If it does nothing else, the recent Syria summit arranged by Russian Foreign Minister Sergei Lavrov and U.S. Secretary of State John Kerry formally marked the re-emergence of Russia as a power in the Middle East, after a hiatus of more than 20 years. Yet Moscow’s objectives today are vastly different. Russia is out to raise the stakes for U.S. military intervention, which it sees as destabilizing for the world order; to minimize the impact of Islamist radicalism and extremism born out of the Arab Spring; and to try to find political solutions to a host of issues, from the civil war in Syria to Iran’s nuclear issue to post-American Afghanistan.
Dear Tablet Magazine: Your ideas are terrible and you should stop forming them into words.
The Russians have not played as large a roll int he middle east as they have during the cold war in the last 20 years, which is true, because Russians over the last 20 years have had bigger fish to fry. They have had their attempt to use oil and gas diplomacy to try to push their will on the good folks of the EU.
But where they see the play in Syria as a play of power, it is a play that comes from Weakness.
During the George W Bush Years The Moscow-Bejing Axis (called the Shanghai Cooperation Organization) began to form an alternative to the Washington Consensus on Foreign policy. The Washington Consensus didn't just form because the US was the cock of the walk after World War II (But that helped) it formed because a lot of the global interests of the NATO Powers and later the Asian Developed powers were very similar. Only during the 80s did we see Authoritarian Capitalist regimes crop up did we begin to see some friction against the Hypothesis.

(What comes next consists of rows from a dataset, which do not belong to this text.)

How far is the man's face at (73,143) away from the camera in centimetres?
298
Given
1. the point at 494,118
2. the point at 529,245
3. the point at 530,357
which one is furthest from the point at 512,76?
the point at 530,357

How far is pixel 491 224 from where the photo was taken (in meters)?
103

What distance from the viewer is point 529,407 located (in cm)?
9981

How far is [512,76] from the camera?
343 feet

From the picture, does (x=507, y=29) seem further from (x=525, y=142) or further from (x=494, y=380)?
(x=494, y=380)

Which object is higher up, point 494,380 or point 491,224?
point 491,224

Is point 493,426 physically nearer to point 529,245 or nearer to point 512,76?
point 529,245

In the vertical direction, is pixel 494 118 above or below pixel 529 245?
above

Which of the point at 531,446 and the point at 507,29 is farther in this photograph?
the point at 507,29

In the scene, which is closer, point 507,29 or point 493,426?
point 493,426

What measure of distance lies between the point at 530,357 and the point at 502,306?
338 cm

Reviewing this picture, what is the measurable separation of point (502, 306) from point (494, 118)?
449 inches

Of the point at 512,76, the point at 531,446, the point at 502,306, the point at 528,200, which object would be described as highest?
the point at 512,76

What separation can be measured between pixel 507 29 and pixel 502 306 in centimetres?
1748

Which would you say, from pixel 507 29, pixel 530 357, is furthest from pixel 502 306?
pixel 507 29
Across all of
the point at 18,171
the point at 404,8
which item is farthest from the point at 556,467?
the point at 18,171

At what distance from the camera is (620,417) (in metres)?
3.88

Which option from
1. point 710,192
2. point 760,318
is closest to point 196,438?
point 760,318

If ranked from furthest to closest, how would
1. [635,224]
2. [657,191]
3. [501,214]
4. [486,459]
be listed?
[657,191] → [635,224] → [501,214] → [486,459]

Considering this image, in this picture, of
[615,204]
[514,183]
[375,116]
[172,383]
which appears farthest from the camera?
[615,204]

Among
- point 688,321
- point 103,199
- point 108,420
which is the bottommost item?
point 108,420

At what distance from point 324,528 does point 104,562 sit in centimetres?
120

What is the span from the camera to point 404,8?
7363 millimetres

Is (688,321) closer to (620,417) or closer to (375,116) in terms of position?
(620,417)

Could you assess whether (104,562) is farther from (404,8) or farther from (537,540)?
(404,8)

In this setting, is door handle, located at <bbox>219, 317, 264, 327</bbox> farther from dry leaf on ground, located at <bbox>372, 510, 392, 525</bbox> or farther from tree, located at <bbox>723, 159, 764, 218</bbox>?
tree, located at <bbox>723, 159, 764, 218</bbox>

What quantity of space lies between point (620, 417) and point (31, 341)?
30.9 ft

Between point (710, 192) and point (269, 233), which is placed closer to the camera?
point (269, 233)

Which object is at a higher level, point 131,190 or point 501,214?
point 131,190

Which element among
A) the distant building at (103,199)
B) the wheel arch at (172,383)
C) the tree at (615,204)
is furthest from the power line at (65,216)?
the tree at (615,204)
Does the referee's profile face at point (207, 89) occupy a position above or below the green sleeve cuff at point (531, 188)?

This play came out in one of my best moments on twitter: Professor Anne-Marie Slaughter said that Susan Rice was going to get the UN Security Council to come down hard on Syria. I guffawed and bet her that would not happen (and I was right). Allowing Syria to deal with an internal issue was within the Conservative Westphalian wheelhouse of the SCO.
But China and Russia underestimated the Paradox of the Security Council. When the Communist Interests were united against western interests in a regional conflict it didn't stop the conflict: It just kept the major players out of the conflict until things begun to get out of hand (Bosnia and Vietnam are great examples, Korea happened because of the chaos involving China). The Western Powers have a domestic political interest that is influenced by the world they see on their cable news and on their Internets ( which is a series of tubes). This Pressure even in times of Austerity brings rise to the Western Consensus. Russia is not talking with John Kerry because they are a power in the Syria mess: They are at the table with John Kerry because this situation is getting out of control.
Russia and China are both Status Quo powers. They ally with those countries that promote their internal political status quos and allow them to move the ball a few yards forward. Unfortunately for Russia and China some times you end up on 3rd and 9 and your opposition forms a prevent defense. The only way for Russia and China to move the ball forward is either war, or to give up this drive and let Assad get what he deserves.
But the problem is if Assad gets what he deserves, what will happen in Iran if their regime gets whats coming to it? Its the same Paradox the US is in with Israel and Taiwan. If we let those countries fall it changes the expectations across the board with our allies. so we both get backed into a corner: and that's how wars start.
And if the Islamist "Rebels" win in Syria after winning in the Palestinian Territories, Tunisia, Egypt, and other places: Will these same elements within Russia become animated and think they can have their own Arab Spring?